While I may bristle about the "real job", I am pragmatic enough to understand the whole concept of "starving artist" and "real jobs".  At the end of the day, you cannot eat your artwork or prose.

It is just that so many jobs nowadays are not "real" or regular in the sense of the nine-to-five jobs of yesteryear.  The way we do jobs have changed.  No longer do people have to have face to face meetings; you can conference anyone, anytime, anywhere around the world without having to leave the comfort of your home.  There is medical technology where the doctor can be on one continent and control a surgical robot performing on a surgical patient in another continent.  Money can be transferred from one bank account to another with the swish of a finger. 

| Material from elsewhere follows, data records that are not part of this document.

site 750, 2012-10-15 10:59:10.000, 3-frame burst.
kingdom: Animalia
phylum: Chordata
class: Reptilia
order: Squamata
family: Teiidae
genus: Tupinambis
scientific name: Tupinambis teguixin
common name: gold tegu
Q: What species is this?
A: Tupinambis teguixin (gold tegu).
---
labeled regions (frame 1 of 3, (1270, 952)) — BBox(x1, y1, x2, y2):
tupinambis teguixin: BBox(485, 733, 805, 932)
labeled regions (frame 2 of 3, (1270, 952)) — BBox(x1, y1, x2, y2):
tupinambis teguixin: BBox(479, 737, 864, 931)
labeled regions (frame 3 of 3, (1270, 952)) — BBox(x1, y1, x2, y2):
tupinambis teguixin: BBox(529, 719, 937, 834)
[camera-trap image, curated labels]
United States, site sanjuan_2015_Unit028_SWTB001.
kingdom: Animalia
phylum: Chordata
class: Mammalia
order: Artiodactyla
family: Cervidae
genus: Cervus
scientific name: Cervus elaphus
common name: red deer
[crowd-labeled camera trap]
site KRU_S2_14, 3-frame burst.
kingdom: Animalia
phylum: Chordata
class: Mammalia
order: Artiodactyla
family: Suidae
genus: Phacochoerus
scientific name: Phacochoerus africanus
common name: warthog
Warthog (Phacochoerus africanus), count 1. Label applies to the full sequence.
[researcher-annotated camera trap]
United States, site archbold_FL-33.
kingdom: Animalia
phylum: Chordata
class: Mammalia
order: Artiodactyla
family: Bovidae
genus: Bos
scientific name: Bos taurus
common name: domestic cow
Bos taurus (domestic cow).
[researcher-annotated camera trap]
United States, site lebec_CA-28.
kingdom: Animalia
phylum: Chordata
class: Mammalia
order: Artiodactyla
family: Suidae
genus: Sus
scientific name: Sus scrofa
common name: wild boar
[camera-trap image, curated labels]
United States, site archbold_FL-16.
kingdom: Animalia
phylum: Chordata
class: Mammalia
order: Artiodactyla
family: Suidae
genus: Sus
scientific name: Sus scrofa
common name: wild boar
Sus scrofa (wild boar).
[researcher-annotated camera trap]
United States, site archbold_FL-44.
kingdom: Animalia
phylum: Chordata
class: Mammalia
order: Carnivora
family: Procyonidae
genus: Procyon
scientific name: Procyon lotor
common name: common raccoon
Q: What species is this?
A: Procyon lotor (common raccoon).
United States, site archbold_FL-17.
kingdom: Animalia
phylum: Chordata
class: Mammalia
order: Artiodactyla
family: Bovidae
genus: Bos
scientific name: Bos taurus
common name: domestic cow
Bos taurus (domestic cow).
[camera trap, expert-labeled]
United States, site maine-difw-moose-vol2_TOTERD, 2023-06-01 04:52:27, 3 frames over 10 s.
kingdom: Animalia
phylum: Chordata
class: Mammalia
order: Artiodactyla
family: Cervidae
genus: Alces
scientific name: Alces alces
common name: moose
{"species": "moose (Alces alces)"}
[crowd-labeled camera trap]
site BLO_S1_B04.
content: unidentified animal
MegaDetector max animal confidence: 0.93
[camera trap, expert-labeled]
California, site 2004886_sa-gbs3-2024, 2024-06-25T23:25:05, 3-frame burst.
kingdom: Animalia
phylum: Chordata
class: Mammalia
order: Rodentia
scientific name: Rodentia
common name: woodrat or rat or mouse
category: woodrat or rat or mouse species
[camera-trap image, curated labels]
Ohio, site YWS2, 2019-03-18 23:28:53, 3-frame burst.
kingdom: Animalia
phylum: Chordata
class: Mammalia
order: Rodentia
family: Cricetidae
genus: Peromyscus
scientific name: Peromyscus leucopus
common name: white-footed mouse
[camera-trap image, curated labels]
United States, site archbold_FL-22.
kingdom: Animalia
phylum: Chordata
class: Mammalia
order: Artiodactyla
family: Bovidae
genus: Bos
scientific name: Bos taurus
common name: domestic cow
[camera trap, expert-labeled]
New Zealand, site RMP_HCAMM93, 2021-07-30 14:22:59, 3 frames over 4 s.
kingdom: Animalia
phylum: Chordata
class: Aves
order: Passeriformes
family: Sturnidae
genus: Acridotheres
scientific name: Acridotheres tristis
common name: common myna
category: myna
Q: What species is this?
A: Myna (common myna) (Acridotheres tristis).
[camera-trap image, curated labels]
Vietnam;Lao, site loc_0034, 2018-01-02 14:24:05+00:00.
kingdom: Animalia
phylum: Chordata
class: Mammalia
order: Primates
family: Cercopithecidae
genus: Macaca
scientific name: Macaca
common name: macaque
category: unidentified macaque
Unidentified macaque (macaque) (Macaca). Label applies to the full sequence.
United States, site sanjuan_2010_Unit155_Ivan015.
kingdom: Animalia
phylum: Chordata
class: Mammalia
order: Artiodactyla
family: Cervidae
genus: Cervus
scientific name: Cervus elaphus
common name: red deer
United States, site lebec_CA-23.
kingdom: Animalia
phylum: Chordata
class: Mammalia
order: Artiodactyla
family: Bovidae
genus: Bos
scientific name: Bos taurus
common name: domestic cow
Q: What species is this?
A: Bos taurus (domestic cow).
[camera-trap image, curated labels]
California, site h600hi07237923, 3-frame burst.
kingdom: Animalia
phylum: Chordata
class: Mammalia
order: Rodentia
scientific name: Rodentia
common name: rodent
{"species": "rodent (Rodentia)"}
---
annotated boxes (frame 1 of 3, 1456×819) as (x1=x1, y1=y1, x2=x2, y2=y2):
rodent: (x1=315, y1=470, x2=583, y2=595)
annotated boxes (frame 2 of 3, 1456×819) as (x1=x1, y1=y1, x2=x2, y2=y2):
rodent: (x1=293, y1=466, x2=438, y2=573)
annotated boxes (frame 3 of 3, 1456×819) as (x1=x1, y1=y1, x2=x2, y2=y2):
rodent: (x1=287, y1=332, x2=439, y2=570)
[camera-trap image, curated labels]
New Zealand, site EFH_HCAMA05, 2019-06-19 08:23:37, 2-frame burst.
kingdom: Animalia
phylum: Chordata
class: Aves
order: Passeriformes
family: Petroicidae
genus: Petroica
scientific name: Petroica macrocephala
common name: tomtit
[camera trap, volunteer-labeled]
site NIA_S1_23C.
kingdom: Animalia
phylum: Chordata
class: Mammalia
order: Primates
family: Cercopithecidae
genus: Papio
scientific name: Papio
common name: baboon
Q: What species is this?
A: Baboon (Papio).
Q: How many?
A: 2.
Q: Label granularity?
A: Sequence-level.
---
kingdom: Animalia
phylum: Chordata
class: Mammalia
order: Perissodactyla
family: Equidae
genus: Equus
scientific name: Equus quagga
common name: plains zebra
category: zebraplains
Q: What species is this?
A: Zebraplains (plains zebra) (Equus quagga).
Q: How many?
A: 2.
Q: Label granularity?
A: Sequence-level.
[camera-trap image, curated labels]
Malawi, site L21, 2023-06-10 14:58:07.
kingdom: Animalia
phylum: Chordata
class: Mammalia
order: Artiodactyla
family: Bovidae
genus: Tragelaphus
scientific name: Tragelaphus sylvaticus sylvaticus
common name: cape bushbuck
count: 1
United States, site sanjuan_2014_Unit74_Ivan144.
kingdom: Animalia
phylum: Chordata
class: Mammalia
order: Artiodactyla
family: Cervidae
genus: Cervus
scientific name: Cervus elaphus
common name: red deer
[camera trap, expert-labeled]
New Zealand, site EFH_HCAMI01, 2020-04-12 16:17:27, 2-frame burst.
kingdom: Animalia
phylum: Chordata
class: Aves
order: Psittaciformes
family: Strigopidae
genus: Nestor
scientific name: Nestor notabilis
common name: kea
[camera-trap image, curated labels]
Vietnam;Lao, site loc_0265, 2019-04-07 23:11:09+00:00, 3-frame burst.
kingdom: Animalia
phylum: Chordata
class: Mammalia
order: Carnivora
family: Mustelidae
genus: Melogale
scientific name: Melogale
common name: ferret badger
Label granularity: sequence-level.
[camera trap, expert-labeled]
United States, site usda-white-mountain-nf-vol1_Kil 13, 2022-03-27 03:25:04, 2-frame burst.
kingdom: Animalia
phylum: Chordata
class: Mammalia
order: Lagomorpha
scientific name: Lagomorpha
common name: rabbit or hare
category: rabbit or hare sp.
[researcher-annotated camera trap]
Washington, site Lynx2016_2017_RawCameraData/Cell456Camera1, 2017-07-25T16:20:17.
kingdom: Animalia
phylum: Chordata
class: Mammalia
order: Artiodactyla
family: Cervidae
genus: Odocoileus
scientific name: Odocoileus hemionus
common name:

I know I need to chill out over this issue. I guess after this latest encounter I am becoming a little less antagonistic.  When people make comments, they don't really think about others' sensitivity and the comments are generally made for conversation not for any harm.   I also am getting more comfortable to say that I am a writer.  (Although I haven't gotten to the point where I truly believe it- I will need a little more professional recognition for that.) I guess I am defensive because I would like to say, "Yes, by gum. I am a very successful writer.  I have name recognition, speaking engagements, and lucrative advancements."  Falling short of that,  I need to comfortable with my current situation and my sense of calling.  Like so many things in life, if we feel self-assured then we are more likely to be open and gracious to others regardless of what they may or may not say to us. 

What about you?  What is your job?  Have you ever switched careers?  How did that work out?  Did you feel that you had to justify it to others? Do you feel that you have a conventional job?  Does what you do involve a mental or physical effort to produce a result or achieve a purpose?  Do you pre-judge people based on their work?  Do you feel comfortable with your calling and your work?  How did you get to that place?